Monday
I have a new literary image to replace Frankenstein’s monster, the now overused allusion that has been used time and again to describe the GOP’s embrace of rightwing extremism. In Madeline Miller’s delicious novel Circe (2018), the island enchantress creates a horror she cannot control in Scylla, the six-headed monster that devours mariners. Then, like Dr. Frankenstein, she does everything she can to undo the damage.
The analogy breaks down here, however, since GOP leaders have shown little inclination to distance themselves from their monster. Trump lawyer Sidney Power recently threatened to “release the Kraken” upon Democrats, and while Powell is so nutty that even the president has distanced himself from her, we’re still seeing many Republicans go along with Trump’s lies about voter fraud. The more they enable the monster they have created, the more they threaten our democracy.
In the novel, Scylla is a beautiful but cruel nymph whom Circe turns into a monster for stealing her man, an act of jealousy that haunts her for the rest of her life. At one point she hopes to make personal connection with Scylla, only to discover she is beyond human reach. An id-driven beast with insatiable appetites is not a bad way to describe the self-absorbed Trump:
She was gray as the air, as the cliff itself. I had always imagined she would look like something: a snake or an octopus, a shark. But the truth of her was overwhelming, an immensity that my mind fought to take in. Her necks were longer than ship masts. Her six heads gaped, hideously lumpen, like melted lava stone. Black tongues licked her sword-length teeth.
Her eyes were fixed on the men, oblivious in their sweating fear. She crept closer, slipping over the rocks. A reptilian stench struck me, foul as squirming nests underground. Her necks wove a little in the air, and from one of her mouths I saw a gleaming strand of saliva stretch and fall.
After barely managing to save the ship and its crew, Circe reflects upon her creation:
Before me [in my imagination] was Scylla, her ravening mouths and those dead, empty eyes. She had not known me, I thought…Only the novelty of my being a god had momentarily checked her. Her mind was gone.
Many Republican NeverTrumpers, seeing their party’s corruption, have concluded that the GOP must be destroyed in order to be born again, which is why they argued for voting a straight Democratic ticket.
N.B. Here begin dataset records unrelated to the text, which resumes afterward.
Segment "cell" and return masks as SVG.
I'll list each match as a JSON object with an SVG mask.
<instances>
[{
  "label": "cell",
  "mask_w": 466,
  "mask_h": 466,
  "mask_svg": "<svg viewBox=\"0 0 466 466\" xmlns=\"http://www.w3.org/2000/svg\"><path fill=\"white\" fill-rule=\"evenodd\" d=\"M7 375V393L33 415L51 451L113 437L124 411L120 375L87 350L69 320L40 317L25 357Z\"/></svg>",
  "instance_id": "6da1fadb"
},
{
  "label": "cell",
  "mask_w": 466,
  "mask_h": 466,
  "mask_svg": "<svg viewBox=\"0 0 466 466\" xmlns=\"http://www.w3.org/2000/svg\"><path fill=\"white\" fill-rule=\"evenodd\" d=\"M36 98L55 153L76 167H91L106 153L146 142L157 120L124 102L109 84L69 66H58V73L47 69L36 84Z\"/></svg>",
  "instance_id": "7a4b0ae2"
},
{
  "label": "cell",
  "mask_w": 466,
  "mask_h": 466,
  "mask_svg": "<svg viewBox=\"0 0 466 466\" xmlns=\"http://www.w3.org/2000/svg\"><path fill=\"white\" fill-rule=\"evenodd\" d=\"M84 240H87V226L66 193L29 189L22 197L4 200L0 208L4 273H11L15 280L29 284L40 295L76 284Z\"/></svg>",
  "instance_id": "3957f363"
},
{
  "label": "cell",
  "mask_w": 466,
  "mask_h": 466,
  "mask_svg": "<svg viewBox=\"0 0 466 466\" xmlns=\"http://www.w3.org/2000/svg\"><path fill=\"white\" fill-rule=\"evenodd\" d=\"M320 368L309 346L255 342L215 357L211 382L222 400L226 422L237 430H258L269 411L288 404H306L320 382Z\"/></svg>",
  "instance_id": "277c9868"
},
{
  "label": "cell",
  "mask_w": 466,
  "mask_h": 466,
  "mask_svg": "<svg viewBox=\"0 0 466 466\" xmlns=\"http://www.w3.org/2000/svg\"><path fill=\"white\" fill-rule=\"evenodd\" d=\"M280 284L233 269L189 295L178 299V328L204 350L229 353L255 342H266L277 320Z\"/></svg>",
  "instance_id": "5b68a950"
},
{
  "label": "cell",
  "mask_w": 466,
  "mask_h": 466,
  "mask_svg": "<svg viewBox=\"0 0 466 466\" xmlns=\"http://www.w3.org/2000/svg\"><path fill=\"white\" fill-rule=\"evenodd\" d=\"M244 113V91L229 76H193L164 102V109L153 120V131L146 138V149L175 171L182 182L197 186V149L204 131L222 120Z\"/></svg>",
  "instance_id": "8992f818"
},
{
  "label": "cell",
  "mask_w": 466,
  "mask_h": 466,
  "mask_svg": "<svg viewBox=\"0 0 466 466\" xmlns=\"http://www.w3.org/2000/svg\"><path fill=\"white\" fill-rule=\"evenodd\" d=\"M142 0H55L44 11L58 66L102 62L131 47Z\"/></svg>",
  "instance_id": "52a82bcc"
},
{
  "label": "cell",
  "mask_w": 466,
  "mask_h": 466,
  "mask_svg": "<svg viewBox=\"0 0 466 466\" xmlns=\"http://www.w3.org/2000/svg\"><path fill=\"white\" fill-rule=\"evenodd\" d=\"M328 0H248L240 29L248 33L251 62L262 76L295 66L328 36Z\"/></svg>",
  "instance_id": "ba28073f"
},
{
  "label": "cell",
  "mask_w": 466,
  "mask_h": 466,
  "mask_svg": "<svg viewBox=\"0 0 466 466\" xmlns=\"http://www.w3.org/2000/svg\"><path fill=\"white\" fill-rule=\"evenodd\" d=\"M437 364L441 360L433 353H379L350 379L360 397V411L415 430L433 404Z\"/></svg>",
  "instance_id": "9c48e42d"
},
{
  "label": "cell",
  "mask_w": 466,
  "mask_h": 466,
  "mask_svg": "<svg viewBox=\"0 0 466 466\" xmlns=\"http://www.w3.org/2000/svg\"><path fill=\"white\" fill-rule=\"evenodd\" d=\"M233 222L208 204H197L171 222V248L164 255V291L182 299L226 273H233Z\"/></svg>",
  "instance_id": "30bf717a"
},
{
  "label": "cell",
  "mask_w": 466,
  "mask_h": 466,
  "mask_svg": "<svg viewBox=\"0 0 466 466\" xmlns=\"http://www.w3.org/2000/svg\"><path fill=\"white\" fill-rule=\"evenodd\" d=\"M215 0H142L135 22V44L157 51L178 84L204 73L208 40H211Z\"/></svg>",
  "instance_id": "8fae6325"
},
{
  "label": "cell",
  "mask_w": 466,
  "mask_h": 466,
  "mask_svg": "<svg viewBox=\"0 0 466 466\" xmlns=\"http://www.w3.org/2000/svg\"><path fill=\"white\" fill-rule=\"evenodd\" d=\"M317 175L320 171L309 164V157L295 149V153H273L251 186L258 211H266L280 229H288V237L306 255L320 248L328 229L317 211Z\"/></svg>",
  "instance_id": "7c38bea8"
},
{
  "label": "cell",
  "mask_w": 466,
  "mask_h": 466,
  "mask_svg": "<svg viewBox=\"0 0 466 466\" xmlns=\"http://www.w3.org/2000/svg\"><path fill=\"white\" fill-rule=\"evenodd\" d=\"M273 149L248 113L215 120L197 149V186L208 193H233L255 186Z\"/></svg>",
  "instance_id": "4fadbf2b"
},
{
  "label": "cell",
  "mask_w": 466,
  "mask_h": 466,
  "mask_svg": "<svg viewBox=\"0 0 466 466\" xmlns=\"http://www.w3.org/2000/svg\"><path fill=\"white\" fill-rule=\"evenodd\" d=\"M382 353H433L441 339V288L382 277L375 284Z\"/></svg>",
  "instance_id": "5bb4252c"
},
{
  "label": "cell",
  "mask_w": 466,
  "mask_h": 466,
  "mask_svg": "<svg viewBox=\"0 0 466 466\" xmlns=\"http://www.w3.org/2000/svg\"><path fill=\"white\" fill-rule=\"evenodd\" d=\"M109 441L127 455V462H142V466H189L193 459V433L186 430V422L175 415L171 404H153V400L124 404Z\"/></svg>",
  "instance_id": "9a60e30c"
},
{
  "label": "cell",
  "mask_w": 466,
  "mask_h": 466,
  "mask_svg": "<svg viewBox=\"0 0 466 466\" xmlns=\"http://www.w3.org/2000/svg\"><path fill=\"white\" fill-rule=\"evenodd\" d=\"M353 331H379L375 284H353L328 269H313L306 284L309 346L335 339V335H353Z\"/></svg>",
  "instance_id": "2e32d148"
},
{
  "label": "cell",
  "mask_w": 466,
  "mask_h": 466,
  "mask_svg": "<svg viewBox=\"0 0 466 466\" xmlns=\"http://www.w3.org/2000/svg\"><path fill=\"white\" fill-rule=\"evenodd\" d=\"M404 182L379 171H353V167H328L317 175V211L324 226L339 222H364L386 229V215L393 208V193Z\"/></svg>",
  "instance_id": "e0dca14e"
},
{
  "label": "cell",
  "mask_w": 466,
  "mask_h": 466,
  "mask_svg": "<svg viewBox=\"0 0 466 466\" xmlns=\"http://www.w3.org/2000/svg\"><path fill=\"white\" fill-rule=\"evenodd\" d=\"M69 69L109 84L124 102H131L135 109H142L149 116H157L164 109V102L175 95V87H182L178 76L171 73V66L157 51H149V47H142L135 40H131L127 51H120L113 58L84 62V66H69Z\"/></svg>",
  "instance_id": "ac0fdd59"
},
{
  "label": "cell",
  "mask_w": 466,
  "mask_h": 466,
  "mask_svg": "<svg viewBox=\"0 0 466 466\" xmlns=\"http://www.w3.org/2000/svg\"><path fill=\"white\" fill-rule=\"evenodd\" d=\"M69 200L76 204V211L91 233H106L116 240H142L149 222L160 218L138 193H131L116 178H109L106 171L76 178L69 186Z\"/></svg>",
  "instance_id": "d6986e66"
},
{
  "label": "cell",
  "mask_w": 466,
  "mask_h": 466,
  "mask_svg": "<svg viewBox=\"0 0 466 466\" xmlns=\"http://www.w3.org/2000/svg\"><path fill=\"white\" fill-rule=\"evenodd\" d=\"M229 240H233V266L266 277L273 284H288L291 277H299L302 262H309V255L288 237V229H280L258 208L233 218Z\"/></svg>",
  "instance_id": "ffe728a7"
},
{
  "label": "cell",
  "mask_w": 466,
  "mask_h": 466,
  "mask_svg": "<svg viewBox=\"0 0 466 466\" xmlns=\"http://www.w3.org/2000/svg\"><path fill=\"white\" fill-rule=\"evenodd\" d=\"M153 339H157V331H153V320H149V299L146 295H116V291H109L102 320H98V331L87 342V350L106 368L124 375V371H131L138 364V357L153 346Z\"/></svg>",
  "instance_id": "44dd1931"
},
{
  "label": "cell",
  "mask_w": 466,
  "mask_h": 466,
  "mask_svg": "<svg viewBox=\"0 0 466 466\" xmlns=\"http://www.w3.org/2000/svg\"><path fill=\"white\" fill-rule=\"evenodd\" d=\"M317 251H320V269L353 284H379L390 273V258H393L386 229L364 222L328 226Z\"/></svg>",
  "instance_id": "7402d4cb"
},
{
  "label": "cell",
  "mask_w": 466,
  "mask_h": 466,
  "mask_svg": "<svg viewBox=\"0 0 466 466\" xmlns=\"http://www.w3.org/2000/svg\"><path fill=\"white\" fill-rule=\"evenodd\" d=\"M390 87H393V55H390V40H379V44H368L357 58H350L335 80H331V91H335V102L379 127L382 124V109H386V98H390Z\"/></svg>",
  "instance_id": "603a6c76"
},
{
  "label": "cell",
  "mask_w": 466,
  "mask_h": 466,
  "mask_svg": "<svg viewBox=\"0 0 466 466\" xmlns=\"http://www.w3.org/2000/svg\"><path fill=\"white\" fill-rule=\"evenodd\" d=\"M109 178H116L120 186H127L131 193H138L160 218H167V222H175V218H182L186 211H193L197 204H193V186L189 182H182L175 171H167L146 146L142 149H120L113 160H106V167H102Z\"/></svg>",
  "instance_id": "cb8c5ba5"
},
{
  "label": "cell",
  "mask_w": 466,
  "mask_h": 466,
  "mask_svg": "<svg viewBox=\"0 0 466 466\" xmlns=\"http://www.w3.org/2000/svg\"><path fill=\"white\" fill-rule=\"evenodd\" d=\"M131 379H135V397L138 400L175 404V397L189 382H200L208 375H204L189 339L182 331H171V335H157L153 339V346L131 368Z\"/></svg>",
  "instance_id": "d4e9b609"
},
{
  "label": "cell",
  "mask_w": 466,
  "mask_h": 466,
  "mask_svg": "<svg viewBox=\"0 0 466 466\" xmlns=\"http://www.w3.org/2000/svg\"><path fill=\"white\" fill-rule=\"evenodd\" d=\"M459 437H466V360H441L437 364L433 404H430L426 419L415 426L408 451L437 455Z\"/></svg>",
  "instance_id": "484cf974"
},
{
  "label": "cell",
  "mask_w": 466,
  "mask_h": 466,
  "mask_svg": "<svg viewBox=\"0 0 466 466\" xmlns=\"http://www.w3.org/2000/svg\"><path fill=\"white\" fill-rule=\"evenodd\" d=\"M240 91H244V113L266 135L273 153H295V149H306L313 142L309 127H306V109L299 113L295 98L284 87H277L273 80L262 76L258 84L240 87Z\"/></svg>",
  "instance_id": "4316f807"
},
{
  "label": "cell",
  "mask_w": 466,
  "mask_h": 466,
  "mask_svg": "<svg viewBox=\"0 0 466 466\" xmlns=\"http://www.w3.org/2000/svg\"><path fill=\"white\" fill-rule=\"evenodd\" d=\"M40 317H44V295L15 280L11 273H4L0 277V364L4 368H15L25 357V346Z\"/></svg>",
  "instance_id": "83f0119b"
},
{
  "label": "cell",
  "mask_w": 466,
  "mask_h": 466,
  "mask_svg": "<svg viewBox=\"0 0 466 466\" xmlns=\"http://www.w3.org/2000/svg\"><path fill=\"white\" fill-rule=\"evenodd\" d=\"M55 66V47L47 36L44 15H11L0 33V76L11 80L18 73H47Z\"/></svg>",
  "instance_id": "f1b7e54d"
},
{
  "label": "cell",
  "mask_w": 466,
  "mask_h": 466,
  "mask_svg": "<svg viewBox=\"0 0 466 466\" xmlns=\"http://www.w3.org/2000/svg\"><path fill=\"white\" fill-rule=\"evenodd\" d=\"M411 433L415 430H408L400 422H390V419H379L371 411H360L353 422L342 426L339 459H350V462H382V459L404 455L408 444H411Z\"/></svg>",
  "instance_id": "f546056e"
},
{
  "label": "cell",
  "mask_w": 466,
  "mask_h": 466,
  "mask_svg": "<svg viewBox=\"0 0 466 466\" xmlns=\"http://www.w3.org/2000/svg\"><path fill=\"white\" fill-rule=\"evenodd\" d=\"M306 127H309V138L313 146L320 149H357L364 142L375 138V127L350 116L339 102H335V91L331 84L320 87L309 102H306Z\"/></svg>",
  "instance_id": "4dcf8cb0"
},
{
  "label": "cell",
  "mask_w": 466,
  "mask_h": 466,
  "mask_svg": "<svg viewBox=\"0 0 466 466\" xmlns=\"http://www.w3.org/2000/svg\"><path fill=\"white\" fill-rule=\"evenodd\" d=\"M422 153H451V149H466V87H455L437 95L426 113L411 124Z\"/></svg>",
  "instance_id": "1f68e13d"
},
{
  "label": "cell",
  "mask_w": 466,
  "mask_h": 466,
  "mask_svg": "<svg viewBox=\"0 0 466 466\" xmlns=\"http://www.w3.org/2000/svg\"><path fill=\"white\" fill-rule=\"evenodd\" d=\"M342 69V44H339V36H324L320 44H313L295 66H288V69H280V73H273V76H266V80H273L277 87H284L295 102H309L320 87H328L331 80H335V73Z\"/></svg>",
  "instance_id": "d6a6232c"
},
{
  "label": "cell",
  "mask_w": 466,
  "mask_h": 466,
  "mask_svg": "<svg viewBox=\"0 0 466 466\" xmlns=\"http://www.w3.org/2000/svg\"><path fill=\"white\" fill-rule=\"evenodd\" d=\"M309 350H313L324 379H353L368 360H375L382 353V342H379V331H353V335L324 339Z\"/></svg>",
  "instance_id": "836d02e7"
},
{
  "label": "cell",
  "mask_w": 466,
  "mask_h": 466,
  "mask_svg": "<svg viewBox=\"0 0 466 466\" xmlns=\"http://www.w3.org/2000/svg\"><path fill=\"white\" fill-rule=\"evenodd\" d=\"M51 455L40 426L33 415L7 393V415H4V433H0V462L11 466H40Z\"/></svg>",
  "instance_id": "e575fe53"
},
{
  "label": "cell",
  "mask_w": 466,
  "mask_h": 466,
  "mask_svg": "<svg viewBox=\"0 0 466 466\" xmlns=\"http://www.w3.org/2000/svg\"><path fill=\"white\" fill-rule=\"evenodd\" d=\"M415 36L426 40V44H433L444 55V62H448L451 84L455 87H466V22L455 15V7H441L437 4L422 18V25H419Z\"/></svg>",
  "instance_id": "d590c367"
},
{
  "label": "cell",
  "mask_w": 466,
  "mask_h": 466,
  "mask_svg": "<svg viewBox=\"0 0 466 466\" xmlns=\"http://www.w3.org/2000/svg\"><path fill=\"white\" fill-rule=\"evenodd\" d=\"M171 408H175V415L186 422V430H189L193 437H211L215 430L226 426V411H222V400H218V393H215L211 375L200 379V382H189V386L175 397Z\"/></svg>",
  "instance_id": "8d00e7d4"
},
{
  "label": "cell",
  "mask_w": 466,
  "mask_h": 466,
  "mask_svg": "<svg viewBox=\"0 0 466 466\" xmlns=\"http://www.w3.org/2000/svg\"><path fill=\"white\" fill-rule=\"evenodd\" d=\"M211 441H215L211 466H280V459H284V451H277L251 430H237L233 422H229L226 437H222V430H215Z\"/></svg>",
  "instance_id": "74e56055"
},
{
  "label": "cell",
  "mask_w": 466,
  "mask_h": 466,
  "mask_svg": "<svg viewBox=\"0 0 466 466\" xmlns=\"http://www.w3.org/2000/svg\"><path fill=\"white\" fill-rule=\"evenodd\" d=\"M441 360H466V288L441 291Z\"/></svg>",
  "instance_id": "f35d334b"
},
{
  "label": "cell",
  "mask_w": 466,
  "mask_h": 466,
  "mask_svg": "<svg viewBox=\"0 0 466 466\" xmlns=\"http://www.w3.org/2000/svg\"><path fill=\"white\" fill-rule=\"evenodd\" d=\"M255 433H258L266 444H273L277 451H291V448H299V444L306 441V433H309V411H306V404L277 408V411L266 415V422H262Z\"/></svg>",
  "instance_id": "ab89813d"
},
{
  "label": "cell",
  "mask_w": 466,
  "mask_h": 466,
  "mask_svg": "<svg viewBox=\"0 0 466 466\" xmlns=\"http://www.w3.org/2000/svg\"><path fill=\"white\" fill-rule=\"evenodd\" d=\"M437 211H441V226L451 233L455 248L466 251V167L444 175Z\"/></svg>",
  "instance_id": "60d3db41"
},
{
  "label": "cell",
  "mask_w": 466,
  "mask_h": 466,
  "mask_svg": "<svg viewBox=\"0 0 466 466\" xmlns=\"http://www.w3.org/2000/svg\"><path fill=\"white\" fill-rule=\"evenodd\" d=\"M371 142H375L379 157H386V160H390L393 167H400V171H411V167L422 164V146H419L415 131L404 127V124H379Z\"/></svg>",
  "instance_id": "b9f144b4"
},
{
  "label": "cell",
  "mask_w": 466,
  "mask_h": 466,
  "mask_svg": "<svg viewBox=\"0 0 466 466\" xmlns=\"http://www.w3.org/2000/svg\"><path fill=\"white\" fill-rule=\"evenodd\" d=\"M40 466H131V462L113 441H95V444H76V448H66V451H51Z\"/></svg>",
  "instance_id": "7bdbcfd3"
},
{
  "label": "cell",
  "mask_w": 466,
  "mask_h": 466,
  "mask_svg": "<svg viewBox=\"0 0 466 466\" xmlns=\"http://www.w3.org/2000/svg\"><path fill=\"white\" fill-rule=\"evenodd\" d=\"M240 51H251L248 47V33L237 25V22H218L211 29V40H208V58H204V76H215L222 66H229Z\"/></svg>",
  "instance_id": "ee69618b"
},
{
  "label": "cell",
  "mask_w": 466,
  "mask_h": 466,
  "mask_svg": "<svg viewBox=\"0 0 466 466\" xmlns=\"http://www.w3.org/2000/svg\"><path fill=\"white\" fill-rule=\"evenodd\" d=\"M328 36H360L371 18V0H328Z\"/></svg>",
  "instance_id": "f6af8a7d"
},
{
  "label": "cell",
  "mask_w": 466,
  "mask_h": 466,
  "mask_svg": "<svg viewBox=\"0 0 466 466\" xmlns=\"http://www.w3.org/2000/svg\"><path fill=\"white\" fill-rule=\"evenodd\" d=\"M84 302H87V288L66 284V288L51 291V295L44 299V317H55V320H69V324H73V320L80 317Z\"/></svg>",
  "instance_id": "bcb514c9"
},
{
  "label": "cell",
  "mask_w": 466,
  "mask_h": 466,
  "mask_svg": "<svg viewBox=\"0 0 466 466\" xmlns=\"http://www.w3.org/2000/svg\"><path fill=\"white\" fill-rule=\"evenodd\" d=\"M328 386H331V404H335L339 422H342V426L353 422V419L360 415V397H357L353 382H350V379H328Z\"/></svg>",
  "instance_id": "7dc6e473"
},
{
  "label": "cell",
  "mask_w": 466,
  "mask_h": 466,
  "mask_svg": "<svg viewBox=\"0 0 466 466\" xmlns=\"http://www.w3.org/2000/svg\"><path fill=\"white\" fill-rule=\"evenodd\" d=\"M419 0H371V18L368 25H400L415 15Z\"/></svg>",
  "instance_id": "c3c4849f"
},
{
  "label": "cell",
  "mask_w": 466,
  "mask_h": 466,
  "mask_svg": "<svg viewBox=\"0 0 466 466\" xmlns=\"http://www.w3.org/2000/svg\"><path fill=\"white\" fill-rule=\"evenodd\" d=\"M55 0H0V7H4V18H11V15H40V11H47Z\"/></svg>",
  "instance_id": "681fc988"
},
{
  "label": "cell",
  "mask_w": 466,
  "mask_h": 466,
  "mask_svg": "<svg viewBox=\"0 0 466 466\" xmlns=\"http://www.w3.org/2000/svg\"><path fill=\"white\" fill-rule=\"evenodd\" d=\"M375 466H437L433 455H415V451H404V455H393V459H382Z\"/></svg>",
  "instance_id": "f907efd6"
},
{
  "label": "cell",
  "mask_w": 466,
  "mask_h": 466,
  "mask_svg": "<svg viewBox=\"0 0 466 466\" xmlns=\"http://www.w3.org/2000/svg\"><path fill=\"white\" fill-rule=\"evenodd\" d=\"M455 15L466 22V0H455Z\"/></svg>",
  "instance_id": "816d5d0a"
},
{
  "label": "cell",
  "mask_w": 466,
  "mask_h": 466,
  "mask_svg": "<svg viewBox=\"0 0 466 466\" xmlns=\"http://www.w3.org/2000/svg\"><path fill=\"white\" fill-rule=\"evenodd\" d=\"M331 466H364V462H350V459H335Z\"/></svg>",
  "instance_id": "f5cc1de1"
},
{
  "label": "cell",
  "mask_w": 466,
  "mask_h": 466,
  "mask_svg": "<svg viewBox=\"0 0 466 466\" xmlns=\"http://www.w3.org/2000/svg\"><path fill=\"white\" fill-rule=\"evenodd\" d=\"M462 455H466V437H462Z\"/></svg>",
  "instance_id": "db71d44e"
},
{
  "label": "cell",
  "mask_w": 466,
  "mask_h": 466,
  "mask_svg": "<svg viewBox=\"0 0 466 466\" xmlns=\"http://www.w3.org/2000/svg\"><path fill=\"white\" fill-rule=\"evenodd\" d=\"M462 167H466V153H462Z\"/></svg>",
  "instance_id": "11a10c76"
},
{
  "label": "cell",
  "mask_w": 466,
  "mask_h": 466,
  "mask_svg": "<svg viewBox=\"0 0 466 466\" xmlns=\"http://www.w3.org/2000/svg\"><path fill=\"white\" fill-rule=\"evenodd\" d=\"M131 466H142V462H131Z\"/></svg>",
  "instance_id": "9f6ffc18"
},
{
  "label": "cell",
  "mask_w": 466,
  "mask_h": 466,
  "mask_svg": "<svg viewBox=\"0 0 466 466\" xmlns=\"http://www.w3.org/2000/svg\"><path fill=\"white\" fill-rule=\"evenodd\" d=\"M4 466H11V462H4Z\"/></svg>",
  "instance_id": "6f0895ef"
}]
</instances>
Circe similarly concludes that destroying Scylla is the only remedy and returns with the world’s deadliest poison:
”Scylla!” I lifted the spear. “It is I, Circe, daughter of Helios, witch of Aiaia.”
She shrieked, that old baying cacophony, clawing at my ears, but there was no recognition in it.
“Long ago I changed you to this form from the nymph you were. I come now with Trygon’s power to make an end of what I began.”
Trygon is an underwater creature from whose tail Circe has obtained the poison, and she has packed it into one of the decoy rams that Scylla swallows. Because it doesn’t take effect right away, Circe fears that her poison-coated spear will prove equally harmless:
She screamed again. Her breath washed over me, stink and searing heat. The heads were weaving faster in her excitement. They snapped the air, long strands of drool swing from their jowls. She was afraid of the spear, but that would not hold her for long. She had come to like the taste of mortal flesh. She craved it. Stark, black terror rolled through me. I would have sworn I had felt the spell take hold. Had I been wrong? Panic drenched my shoulders. I would have to fight her six ravening heads at once.
Fortunately, at this point the poison kicks in and Scylla falls into the sea. Having made the straits safe for future mariners, Circe sets off to start life anew.
Will we be as lucky? Unfortunately, while Trump himself may have been defeated, Trumpism has multiple heads, with figures like Texas’ Ted Cruz, Arkansas’ Tom Cotton, Missouri’s Josh Hawley, and Florida’s Marco Rubio vying to take his place. The “taste of mortal flesh”—in their case, Trumpists’ crazed hatred of anyone who doesn’t agree with them—is insatiable.